The satellites are limited by battery storage, photovoltaic output, circuits available and cooling. Any one of those can mean the satellite can't do more. If there is huge demand in the USA, the batteries could be recharged over China and the satellite allowed to cool while leaving the circuits quiet. Then, as the satellites come over Alaska and down over Canada and the USA and Mexico, they could be running flat out! Circuits full, batteries running down, photovoltaics at the limit [if they are in sunshine and not night-time they would be able to do some recharging], satellite getting hot at 2 kilowatts. Then, it could cool down and recharge over the South America, the South Atlantic and so on. Of, if the USA doesn't want the minutes, they could be saved for Brazil, Colombia [PCSTEL's wife's family could enjoy some Globalstar Gabbing [GG]] or elsewhere.

Or, China could use the minutes, overfly USA with few being used [goodbye GlobalstarUSA] while cooling and recharging, then sell the minutes in South America.

That's one answer to PCSTEL's Exit 1 problem!

The debt is irrelevant to the pricing of Globalstar minutes. The pricing is decided by the subscribers who understand the value of Globalstar to them. Sure, Globalstar service providers do actually set the prices at which they will sell, but they can't force subscribers to use them.

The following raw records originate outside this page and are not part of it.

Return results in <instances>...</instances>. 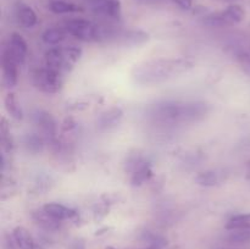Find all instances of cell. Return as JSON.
<instances>
[{
	"instance_id": "cell-1",
	"label": "cell",
	"mask_w": 250,
	"mask_h": 249,
	"mask_svg": "<svg viewBox=\"0 0 250 249\" xmlns=\"http://www.w3.org/2000/svg\"><path fill=\"white\" fill-rule=\"evenodd\" d=\"M194 67L189 59H154L139 63L132 71V80L143 87L158 85Z\"/></svg>"
},
{
	"instance_id": "cell-2",
	"label": "cell",
	"mask_w": 250,
	"mask_h": 249,
	"mask_svg": "<svg viewBox=\"0 0 250 249\" xmlns=\"http://www.w3.org/2000/svg\"><path fill=\"white\" fill-rule=\"evenodd\" d=\"M210 112V105L204 102H164L149 109V116L158 124H192L204 119Z\"/></svg>"
},
{
	"instance_id": "cell-3",
	"label": "cell",
	"mask_w": 250,
	"mask_h": 249,
	"mask_svg": "<svg viewBox=\"0 0 250 249\" xmlns=\"http://www.w3.org/2000/svg\"><path fill=\"white\" fill-rule=\"evenodd\" d=\"M81 56H82V49L77 46H67V48L54 46L49 49L44 55V66L65 76L66 73L71 72Z\"/></svg>"
},
{
	"instance_id": "cell-4",
	"label": "cell",
	"mask_w": 250,
	"mask_h": 249,
	"mask_svg": "<svg viewBox=\"0 0 250 249\" xmlns=\"http://www.w3.org/2000/svg\"><path fill=\"white\" fill-rule=\"evenodd\" d=\"M63 28L67 34L75 37L82 42H98L102 41V24L93 23L84 19H71L65 21Z\"/></svg>"
},
{
	"instance_id": "cell-5",
	"label": "cell",
	"mask_w": 250,
	"mask_h": 249,
	"mask_svg": "<svg viewBox=\"0 0 250 249\" xmlns=\"http://www.w3.org/2000/svg\"><path fill=\"white\" fill-rule=\"evenodd\" d=\"M246 17V10L238 4H232L224 11L210 12L203 16L202 22L210 27H226L241 23Z\"/></svg>"
},
{
	"instance_id": "cell-6",
	"label": "cell",
	"mask_w": 250,
	"mask_h": 249,
	"mask_svg": "<svg viewBox=\"0 0 250 249\" xmlns=\"http://www.w3.org/2000/svg\"><path fill=\"white\" fill-rule=\"evenodd\" d=\"M32 81L37 89L46 94H55L60 92L63 85V76L46 66L36 68L32 73Z\"/></svg>"
},
{
	"instance_id": "cell-7",
	"label": "cell",
	"mask_w": 250,
	"mask_h": 249,
	"mask_svg": "<svg viewBox=\"0 0 250 249\" xmlns=\"http://www.w3.org/2000/svg\"><path fill=\"white\" fill-rule=\"evenodd\" d=\"M32 121L46 142L50 143L55 141L56 134H58V124L50 112L45 110H34L32 114Z\"/></svg>"
},
{
	"instance_id": "cell-8",
	"label": "cell",
	"mask_w": 250,
	"mask_h": 249,
	"mask_svg": "<svg viewBox=\"0 0 250 249\" xmlns=\"http://www.w3.org/2000/svg\"><path fill=\"white\" fill-rule=\"evenodd\" d=\"M149 41V34L141 29H121L119 28L115 33L110 44H117L122 46H139Z\"/></svg>"
},
{
	"instance_id": "cell-9",
	"label": "cell",
	"mask_w": 250,
	"mask_h": 249,
	"mask_svg": "<svg viewBox=\"0 0 250 249\" xmlns=\"http://www.w3.org/2000/svg\"><path fill=\"white\" fill-rule=\"evenodd\" d=\"M88 4H89L90 10L99 16L115 20V21L121 20L122 6L120 0H100V1L88 2Z\"/></svg>"
},
{
	"instance_id": "cell-10",
	"label": "cell",
	"mask_w": 250,
	"mask_h": 249,
	"mask_svg": "<svg viewBox=\"0 0 250 249\" xmlns=\"http://www.w3.org/2000/svg\"><path fill=\"white\" fill-rule=\"evenodd\" d=\"M1 65H2V83L5 87L12 88L16 85L17 83V76H19V71H17L16 61L9 53L7 48L4 49L2 51V59H1Z\"/></svg>"
},
{
	"instance_id": "cell-11",
	"label": "cell",
	"mask_w": 250,
	"mask_h": 249,
	"mask_svg": "<svg viewBox=\"0 0 250 249\" xmlns=\"http://www.w3.org/2000/svg\"><path fill=\"white\" fill-rule=\"evenodd\" d=\"M7 50L11 54V56L14 58V60L16 61L17 65L21 66L23 65L24 61H26L27 53H28V46H27L26 41H24L23 37L19 33H12L10 37L9 46H7Z\"/></svg>"
},
{
	"instance_id": "cell-12",
	"label": "cell",
	"mask_w": 250,
	"mask_h": 249,
	"mask_svg": "<svg viewBox=\"0 0 250 249\" xmlns=\"http://www.w3.org/2000/svg\"><path fill=\"white\" fill-rule=\"evenodd\" d=\"M122 117H124V111L121 107H111V109L106 110L103 112L97 121V127L99 131H110V129L115 128L120 124Z\"/></svg>"
},
{
	"instance_id": "cell-13",
	"label": "cell",
	"mask_w": 250,
	"mask_h": 249,
	"mask_svg": "<svg viewBox=\"0 0 250 249\" xmlns=\"http://www.w3.org/2000/svg\"><path fill=\"white\" fill-rule=\"evenodd\" d=\"M32 219H33V221L36 222L41 228H43L44 231L46 232L58 231V229H60L61 224H62V221L51 216V215L49 214V212H46L43 208H42L41 210H34V211L32 212Z\"/></svg>"
},
{
	"instance_id": "cell-14",
	"label": "cell",
	"mask_w": 250,
	"mask_h": 249,
	"mask_svg": "<svg viewBox=\"0 0 250 249\" xmlns=\"http://www.w3.org/2000/svg\"><path fill=\"white\" fill-rule=\"evenodd\" d=\"M15 16H16L17 22L24 28H32L36 26L37 21H38V17H37L34 10L29 5L21 1L17 2L15 6Z\"/></svg>"
},
{
	"instance_id": "cell-15",
	"label": "cell",
	"mask_w": 250,
	"mask_h": 249,
	"mask_svg": "<svg viewBox=\"0 0 250 249\" xmlns=\"http://www.w3.org/2000/svg\"><path fill=\"white\" fill-rule=\"evenodd\" d=\"M43 209L46 212L54 216L55 219L60 220V221H66V220H76L78 217V214L73 209L65 207L59 203H48L43 207Z\"/></svg>"
},
{
	"instance_id": "cell-16",
	"label": "cell",
	"mask_w": 250,
	"mask_h": 249,
	"mask_svg": "<svg viewBox=\"0 0 250 249\" xmlns=\"http://www.w3.org/2000/svg\"><path fill=\"white\" fill-rule=\"evenodd\" d=\"M12 238L19 249H36V242L29 233L28 229L23 226H17L12 229Z\"/></svg>"
},
{
	"instance_id": "cell-17",
	"label": "cell",
	"mask_w": 250,
	"mask_h": 249,
	"mask_svg": "<svg viewBox=\"0 0 250 249\" xmlns=\"http://www.w3.org/2000/svg\"><path fill=\"white\" fill-rule=\"evenodd\" d=\"M24 149L29 154H41L43 151L44 145H45V138L41 133H28L23 137Z\"/></svg>"
},
{
	"instance_id": "cell-18",
	"label": "cell",
	"mask_w": 250,
	"mask_h": 249,
	"mask_svg": "<svg viewBox=\"0 0 250 249\" xmlns=\"http://www.w3.org/2000/svg\"><path fill=\"white\" fill-rule=\"evenodd\" d=\"M67 36V32L65 31L63 27H51L44 31L42 34V39L48 45H58Z\"/></svg>"
},
{
	"instance_id": "cell-19",
	"label": "cell",
	"mask_w": 250,
	"mask_h": 249,
	"mask_svg": "<svg viewBox=\"0 0 250 249\" xmlns=\"http://www.w3.org/2000/svg\"><path fill=\"white\" fill-rule=\"evenodd\" d=\"M153 176V170H151V164L146 161L143 166L131 173V185L133 187H141L146 181H149Z\"/></svg>"
},
{
	"instance_id": "cell-20",
	"label": "cell",
	"mask_w": 250,
	"mask_h": 249,
	"mask_svg": "<svg viewBox=\"0 0 250 249\" xmlns=\"http://www.w3.org/2000/svg\"><path fill=\"white\" fill-rule=\"evenodd\" d=\"M4 103H5V107H6V111L9 112L10 116L14 117L15 120L23 119V112H22L21 105H20L15 93L12 92L7 93L6 97H5L4 99Z\"/></svg>"
},
{
	"instance_id": "cell-21",
	"label": "cell",
	"mask_w": 250,
	"mask_h": 249,
	"mask_svg": "<svg viewBox=\"0 0 250 249\" xmlns=\"http://www.w3.org/2000/svg\"><path fill=\"white\" fill-rule=\"evenodd\" d=\"M49 10L54 14H72V12H82L83 9L73 2L63 1V0H55L49 4Z\"/></svg>"
},
{
	"instance_id": "cell-22",
	"label": "cell",
	"mask_w": 250,
	"mask_h": 249,
	"mask_svg": "<svg viewBox=\"0 0 250 249\" xmlns=\"http://www.w3.org/2000/svg\"><path fill=\"white\" fill-rule=\"evenodd\" d=\"M146 163V158L142 155L139 151H133L127 155L126 161H125V171L126 172L133 173L134 171L138 170L141 166H143Z\"/></svg>"
},
{
	"instance_id": "cell-23",
	"label": "cell",
	"mask_w": 250,
	"mask_h": 249,
	"mask_svg": "<svg viewBox=\"0 0 250 249\" xmlns=\"http://www.w3.org/2000/svg\"><path fill=\"white\" fill-rule=\"evenodd\" d=\"M220 180L221 178H220L219 173L215 171H204L195 177V182L203 187H214L220 182Z\"/></svg>"
},
{
	"instance_id": "cell-24",
	"label": "cell",
	"mask_w": 250,
	"mask_h": 249,
	"mask_svg": "<svg viewBox=\"0 0 250 249\" xmlns=\"http://www.w3.org/2000/svg\"><path fill=\"white\" fill-rule=\"evenodd\" d=\"M229 233L227 234L226 239L229 243L242 244L250 242V229L246 228H237V229H229Z\"/></svg>"
},
{
	"instance_id": "cell-25",
	"label": "cell",
	"mask_w": 250,
	"mask_h": 249,
	"mask_svg": "<svg viewBox=\"0 0 250 249\" xmlns=\"http://www.w3.org/2000/svg\"><path fill=\"white\" fill-rule=\"evenodd\" d=\"M227 229H237V228H246L250 229V214L236 215L232 219L229 220L226 224Z\"/></svg>"
},
{
	"instance_id": "cell-26",
	"label": "cell",
	"mask_w": 250,
	"mask_h": 249,
	"mask_svg": "<svg viewBox=\"0 0 250 249\" xmlns=\"http://www.w3.org/2000/svg\"><path fill=\"white\" fill-rule=\"evenodd\" d=\"M144 242L149 244V246H153V247H158V248L163 249L164 247L167 246V239L165 237H163L161 234L155 233V232H151V231H146L142 236Z\"/></svg>"
},
{
	"instance_id": "cell-27",
	"label": "cell",
	"mask_w": 250,
	"mask_h": 249,
	"mask_svg": "<svg viewBox=\"0 0 250 249\" xmlns=\"http://www.w3.org/2000/svg\"><path fill=\"white\" fill-rule=\"evenodd\" d=\"M236 60L237 62L239 63V66L242 67V70L244 71L246 73H248L250 76V55L247 51L243 50H238L236 51Z\"/></svg>"
},
{
	"instance_id": "cell-28",
	"label": "cell",
	"mask_w": 250,
	"mask_h": 249,
	"mask_svg": "<svg viewBox=\"0 0 250 249\" xmlns=\"http://www.w3.org/2000/svg\"><path fill=\"white\" fill-rule=\"evenodd\" d=\"M107 214H109V205L105 204V203L103 202L102 204H99L94 209V219H95V221H100V220L104 219V217L106 216Z\"/></svg>"
},
{
	"instance_id": "cell-29",
	"label": "cell",
	"mask_w": 250,
	"mask_h": 249,
	"mask_svg": "<svg viewBox=\"0 0 250 249\" xmlns=\"http://www.w3.org/2000/svg\"><path fill=\"white\" fill-rule=\"evenodd\" d=\"M170 1H172L173 4H176L183 10H189L193 6V0H170Z\"/></svg>"
},
{
	"instance_id": "cell-30",
	"label": "cell",
	"mask_w": 250,
	"mask_h": 249,
	"mask_svg": "<svg viewBox=\"0 0 250 249\" xmlns=\"http://www.w3.org/2000/svg\"><path fill=\"white\" fill-rule=\"evenodd\" d=\"M76 127V122L72 117H66L65 121L62 124V131L63 132H70L71 129L75 128Z\"/></svg>"
},
{
	"instance_id": "cell-31",
	"label": "cell",
	"mask_w": 250,
	"mask_h": 249,
	"mask_svg": "<svg viewBox=\"0 0 250 249\" xmlns=\"http://www.w3.org/2000/svg\"><path fill=\"white\" fill-rule=\"evenodd\" d=\"M68 249H85L84 241H83V239H81V238L73 239V241L70 243V247H68Z\"/></svg>"
},
{
	"instance_id": "cell-32",
	"label": "cell",
	"mask_w": 250,
	"mask_h": 249,
	"mask_svg": "<svg viewBox=\"0 0 250 249\" xmlns=\"http://www.w3.org/2000/svg\"><path fill=\"white\" fill-rule=\"evenodd\" d=\"M167 249H183V248L181 246H171V247H168Z\"/></svg>"
},
{
	"instance_id": "cell-33",
	"label": "cell",
	"mask_w": 250,
	"mask_h": 249,
	"mask_svg": "<svg viewBox=\"0 0 250 249\" xmlns=\"http://www.w3.org/2000/svg\"><path fill=\"white\" fill-rule=\"evenodd\" d=\"M143 249H160V248H158V247H153V246H148V247H146V248H143Z\"/></svg>"
},
{
	"instance_id": "cell-34",
	"label": "cell",
	"mask_w": 250,
	"mask_h": 249,
	"mask_svg": "<svg viewBox=\"0 0 250 249\" xmlns=\"http://www.w3.org/2000/svg\"><path fill=\"white\" fill-rule=\"evenodd\" d=\"M105 249H116V248H114V247H112V246H107Z\"/></svg>"
},
{
	"instance_id": "cell-35",
	"label": "cell",
	"mask_w": 250,
	"mask_h": 249,
	"mask_svg": "<svg viewBox=\"0 0 250 249\" xmlns=\"http://www.w3.org/2000/svg\"><path fill=\"white\" fill-rule=\"evenodd\" d=\"M36 249H45V248H43L42 246H36Z\"/></svg>"
},
{
	"instance_id": "cell-36",
	"label": "cell",
	"mask_w": 250,
	"mask_h": 249,
	"mask_svg": "<svg viewBox=\"0 0 250 249\" xmlns=\"http://www.w3.org/2000/svg\"><path fill=\"white\" fill-rule=\"evenodd\" d=\"M88 2H93V1H100V0H87Z\"/></svg>"
},
{
	"instance_id": "cell-37",
	"label": "cell",
	"mask_w": 250,
	"mask_h": 249,
	"mask_svg": "<svg viewBox=\"0 0 250 249\" xmlns=\"http://www.w3.org/2000/svg\"><path fill=\"white\" fill-rule=\"evenodd\" d=\"M221 1H231V0H221Z\"/></svg>"
},
{
	"instance_id": "cell-38",
	"label": "cell",
	"mask_w": 250,
	"mask_h": 249,
	"mask_svg": "<svg viewBox=\"0 0 250 249\" xmlns=\"http://www.w3.org/2000/svg\"><path fill=\"white\" fill-rule=\"evenodd\" d=\"M146 1H149V0H146Z\"/></svg>"
}]
</instances>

As PCSSTEL pointed out in regard to the out of town high-priced gas station, people buy enough to get back to town. They don't fill 'er up. The customers set the price. That's why at tomato auctions, the auctioneer just records the bids - the auctioneer doesn't tell people what to bid. If there are a LOT of tomatoes, the bids are lower and people buy a lot more and eat a lot more.

The debt being written off won't make the minutes any more or less valuable to subscribers. It will just make a difference to who owns the constellation and who makes the profits when subscribers pay money. The debt should be irrelevant to the price charged [let's hope the marketing people at Globalstar can understand that - I'm not hopeful as I suspect most people don't 'get it']. The cost of the constellation should NOT figure in the price charged.

What should matter is the price received for the minutes which have been speculatively built in consideration of the next constellation. If we get heaps of money, we should build a new constellation quickly. If we get not much, we should defer the next constellation until the market and technology is worthwhile. But for the first constellation, the deed is done and all we can do now is sell the minutes for what the market will bear to maximize NPV. So far, they have done a very bad job of that.

Well, that's it for the day!

Mqurice

PS: I don't think the little price rise on low volume was a short squeeze. More like wishful thinking on no information.